Extract –
★ ★ ★ ★ ★

French court rules country's Steam users can resell their games

Davros

Legend
About time too

https://www.gamesindustry.biz/artic...s-countrys-steam-users-can-resell-their-games

The District Court of Paris has issued a ruling saying that French owners of digital games on Steam are permitted to resell them under EU law.

Next Inpact reports that the court ruled in favor of the French consumer interest group Union federale des consommateurs, the Federal Union of Consumers on a number of clauses including the issue of digital resales.

The Federal Union of Consumers has been pursuing Valve for several years now over numerous issues in the Steam Subscriber Agreement. This particular ruling by the French court looks at Valve's claim that consumers do not actually purchase a digital product when they buy a game -- rather, they purchase a subscription to access and use content and services on Steam. The court's ruling classifies these sales as digital licenses rather than subscriptions, thus allowing them to be resold in the same way that physical games have been resellable.

★ ★ ★ ★ ★

Provided material –
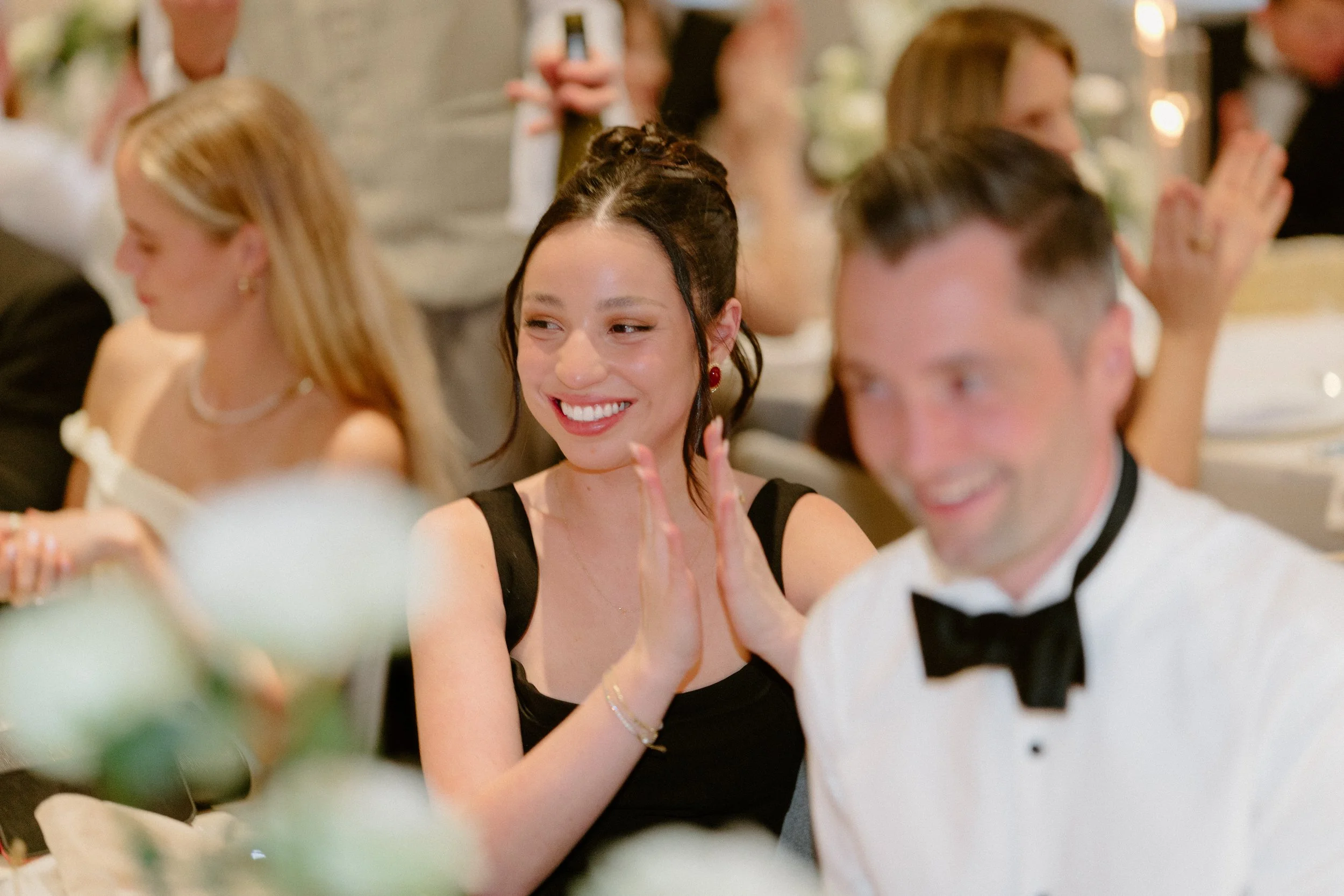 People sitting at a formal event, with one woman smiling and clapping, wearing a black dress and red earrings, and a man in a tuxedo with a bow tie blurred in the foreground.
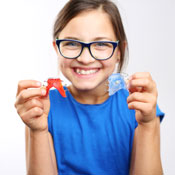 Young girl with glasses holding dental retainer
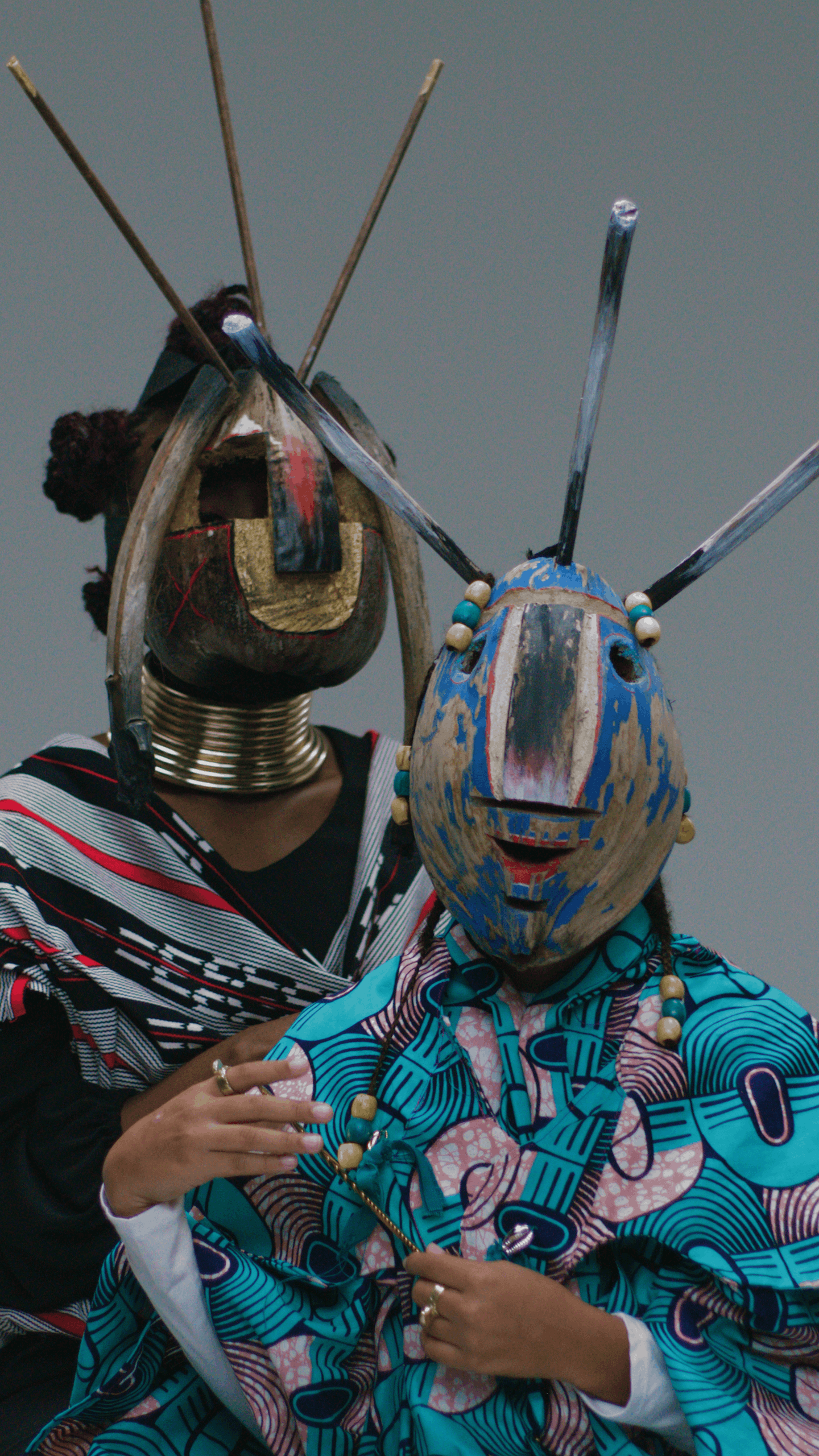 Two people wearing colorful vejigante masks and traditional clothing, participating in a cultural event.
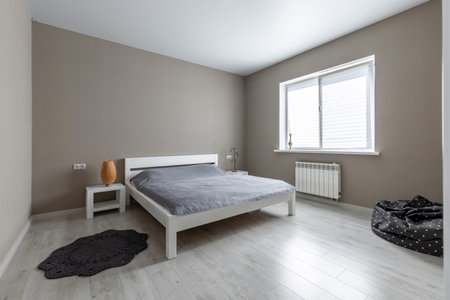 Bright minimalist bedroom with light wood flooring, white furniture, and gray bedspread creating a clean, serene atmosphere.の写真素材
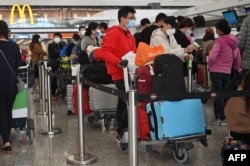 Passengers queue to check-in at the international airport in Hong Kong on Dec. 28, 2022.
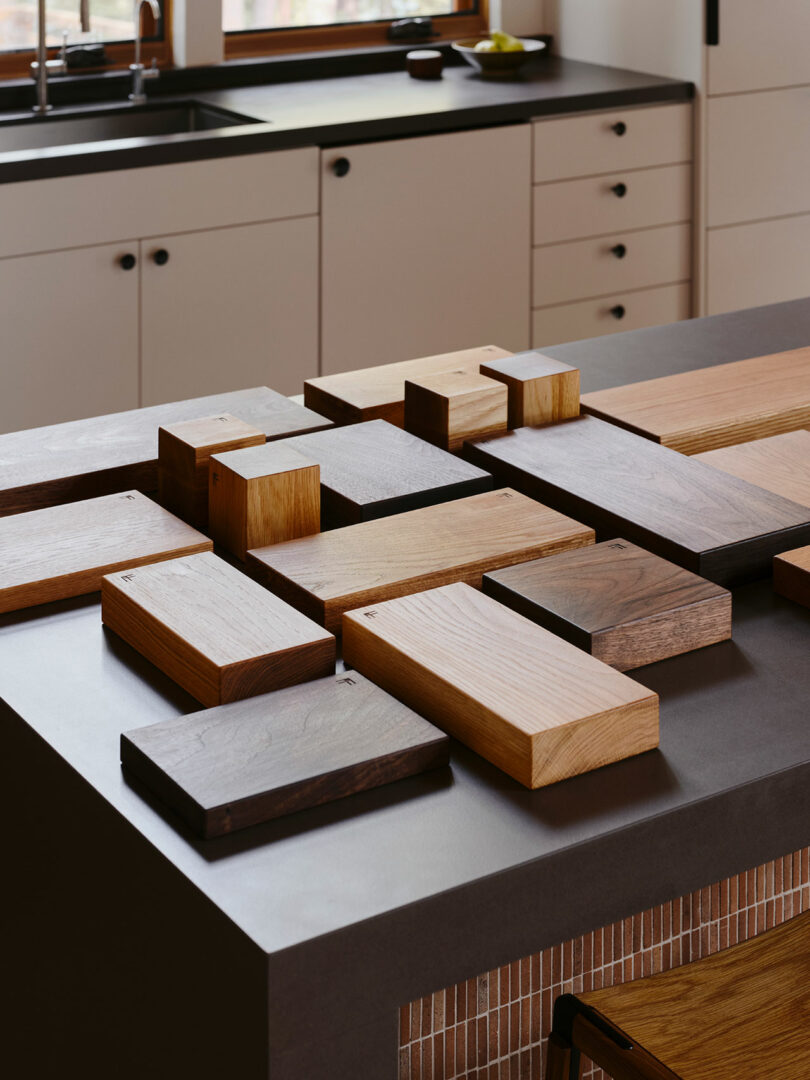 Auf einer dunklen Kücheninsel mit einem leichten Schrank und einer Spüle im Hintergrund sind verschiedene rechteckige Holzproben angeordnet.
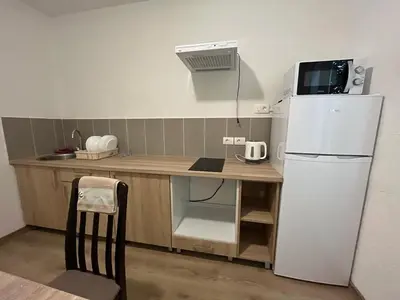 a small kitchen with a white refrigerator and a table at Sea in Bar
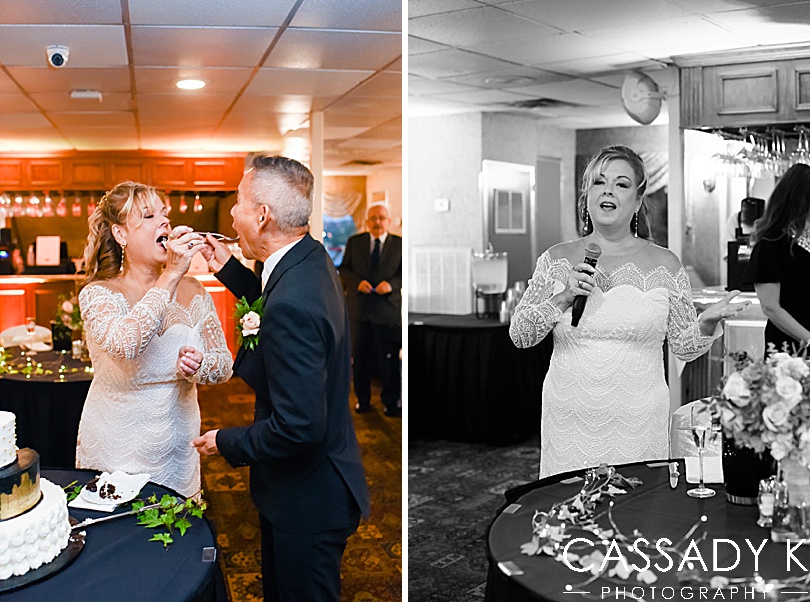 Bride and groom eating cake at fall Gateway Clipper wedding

★ ★ ★ ★ ★

Work order 1 – Using the post about the French Steam ruling, state whether each statement agrees with it, answering yes or no and quoting the deciding words: (a) the ruling was issued by the District Court of Paris; (b) the court classified Steam game sales as subscriptions; (c) the Federal Union of Consumers has pursued Valve for several years.
Work order 2 – Reproduce word for word everything in the post about the French Steam ruling from "Next Inpact reports" down to "of digital resales.".
The records are separate material and are not part of the post about the French Steam ruling.

Your response 1 –
(a) Yes: "The District Court of Paris has issued a ruling"
(b) No: "The court's ruling classifies these sales as digital licenses rather than subscriptions"
(c) Yes: "The Federal Union of Consumers has been pursuing Valve for several years now"

Your response 2 –
Next Inpact reports that the court ruled in favor of the French consumer interest group Union federale des consommateurs, the Federal Union of Consumers on a number of clauses including the issue of digital resales.